Und auch dort, wo Entscheidungen auf empirischen, wissenschaftlichen Tatsachen beruhen sollten, haben Demokratien die starke Neigung, diese zu entsachlichen und dafür moralisch aufzuladen. Das liegt in ihrer Logik. Denn nur über diskutierbare Sachverhalte lässt sich auch demokratisch abstimmen. Ergebnis: Gesetze der Mathematik werden im Namen der Gerechtigkeit gebeugt (Staatshaushalt) oder einfache Regeln der Physik unter dem Stichwort Verantwortung (Energiepolitik) ignoriert.

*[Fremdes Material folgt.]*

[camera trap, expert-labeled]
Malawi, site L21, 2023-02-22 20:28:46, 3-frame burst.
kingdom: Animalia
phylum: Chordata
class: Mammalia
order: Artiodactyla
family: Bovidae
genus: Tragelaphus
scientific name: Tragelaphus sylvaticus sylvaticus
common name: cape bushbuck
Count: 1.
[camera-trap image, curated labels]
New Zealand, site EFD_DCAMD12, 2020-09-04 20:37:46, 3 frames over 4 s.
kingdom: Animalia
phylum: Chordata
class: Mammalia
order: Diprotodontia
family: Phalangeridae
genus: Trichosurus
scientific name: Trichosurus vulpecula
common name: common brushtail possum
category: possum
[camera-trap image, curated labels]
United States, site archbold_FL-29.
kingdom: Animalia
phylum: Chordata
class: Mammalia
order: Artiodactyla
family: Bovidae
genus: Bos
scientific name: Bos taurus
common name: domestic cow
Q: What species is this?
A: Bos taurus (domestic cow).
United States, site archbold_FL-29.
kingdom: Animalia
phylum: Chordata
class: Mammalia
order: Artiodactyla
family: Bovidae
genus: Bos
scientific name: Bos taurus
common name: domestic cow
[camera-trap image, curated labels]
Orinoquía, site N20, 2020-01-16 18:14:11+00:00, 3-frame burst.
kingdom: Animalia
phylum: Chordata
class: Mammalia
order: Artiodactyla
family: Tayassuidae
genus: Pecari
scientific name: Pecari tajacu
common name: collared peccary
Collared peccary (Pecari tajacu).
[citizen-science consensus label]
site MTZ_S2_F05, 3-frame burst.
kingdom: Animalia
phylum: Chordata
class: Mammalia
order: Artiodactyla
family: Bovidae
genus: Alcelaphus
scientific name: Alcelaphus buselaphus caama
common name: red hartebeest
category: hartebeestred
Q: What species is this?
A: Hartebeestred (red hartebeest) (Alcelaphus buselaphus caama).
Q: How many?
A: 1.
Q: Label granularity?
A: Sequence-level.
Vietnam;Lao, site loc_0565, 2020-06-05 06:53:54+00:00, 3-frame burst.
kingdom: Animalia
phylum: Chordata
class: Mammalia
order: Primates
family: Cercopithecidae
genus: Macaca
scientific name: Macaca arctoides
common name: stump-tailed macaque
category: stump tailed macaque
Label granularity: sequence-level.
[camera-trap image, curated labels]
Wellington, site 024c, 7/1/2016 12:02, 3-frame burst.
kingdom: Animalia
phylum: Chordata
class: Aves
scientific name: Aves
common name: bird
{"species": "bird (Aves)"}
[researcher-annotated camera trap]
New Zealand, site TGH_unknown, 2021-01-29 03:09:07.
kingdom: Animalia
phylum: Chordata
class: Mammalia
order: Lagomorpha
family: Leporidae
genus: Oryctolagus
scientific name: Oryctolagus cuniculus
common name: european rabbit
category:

Demokratien sind somit normativ expansiv. Sie verwandeln die Welt der Tatsachen in eine Welt der Konventionen. Denn nur Konventionen lassen sich ändern und sind somit demokratisch. Tatsachen sind dieser Logik nach totalitär. Demokratien mögen keine Tatsachen.
So gesehen, ist Demokratie die kontrafaktische Staatsform schlechthin.
Wer behauptet, die Demokratie sei in den letzten Jahren in eine postfaktische Phase eingetreten, übersieht ihren Grundcharakter – oder leugnet ihn absichtsvoll.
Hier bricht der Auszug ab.